Le motard écarlate
Editeur : Editions La Bruyère
Le Motard appartenait à une armée que l'on aurait pu qualifier de magique. Ce fut en tout cas ainsi qu'elle apparut à cette fille de quatorze ans qui en avait vu défiler d'autres dans cette jolie station thermale des Vosges, mais aucune ne fut aussi nombreuse, aussi riche, aussi intéressante, voire divertissante. Ses officiers étaient d'une élégance rare, mêlant le civil et le militaire dans des combinaisons de couleurs inattendues et séduisantes. Ses soldats portaient des uniformes bien coupés, des chaussures basses et arboraient des cravates. Elle trouva aussi qu'ils étaient plus grands, plus beaux et plus aimables que tous les autres soldats qu'elle avait vus jusqu'alors, et comme elle savait un peu d'anglais il lui fut facile de s'en faire des amis et de détourner les pensées de certains affamés d'amour en leur parlant de leur famille et de leur précieux et bien-aimé " Etat ". Mais celui qui dépassa tous ses autres amis par sa taille et sa prestance fut le motard qui était un policier militaire, race honnie en général par tous les soldats. En outre et comme elle, c'était un amoureux de la vitesse ; lui sur sa moto et elle sur sa bécane, ils poursuivirent au hasard des routes une sorte d'idylle sportive et joyeuse.

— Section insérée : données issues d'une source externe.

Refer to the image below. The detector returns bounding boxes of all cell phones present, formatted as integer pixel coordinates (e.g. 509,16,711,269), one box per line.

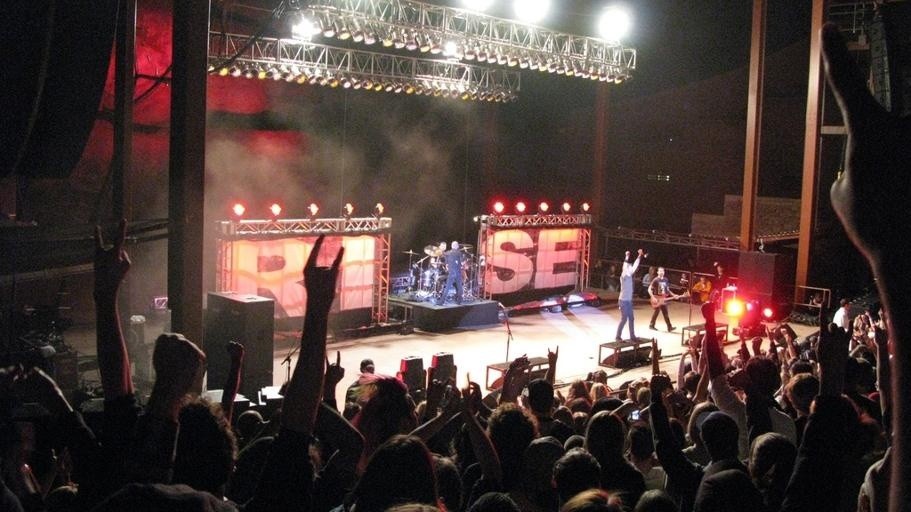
631,410,639,421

Et puis la bataille des Ardennes, la dernière grande bataille de la guerre en Europe, éclata brusquement, et cette armée qui combattait déjà en Alsace dut faire face et envoyer encore d'autres soldats au front. Le motard partit avec eux, et la couleur écarlate, qui avait été le symbole de sa distinction et de son éclat, devint celle de sa mort. Le coup fut si dur et son chagrin si grand qu'elle le bannit de sa mémoire car celui qui n'a pas existé n'a pas pu mourir non plus. Mais cinquante-cinq ans après, à la suite d'une lecture sur cette fameuse bataille, il ressurgit sur sa moto et c'est un grand sentiment de culpabilité qui l'amena à écrire l'histoire du Motard écarlate, et à parler des jeunes et joyeux soldats qui l'entouraient.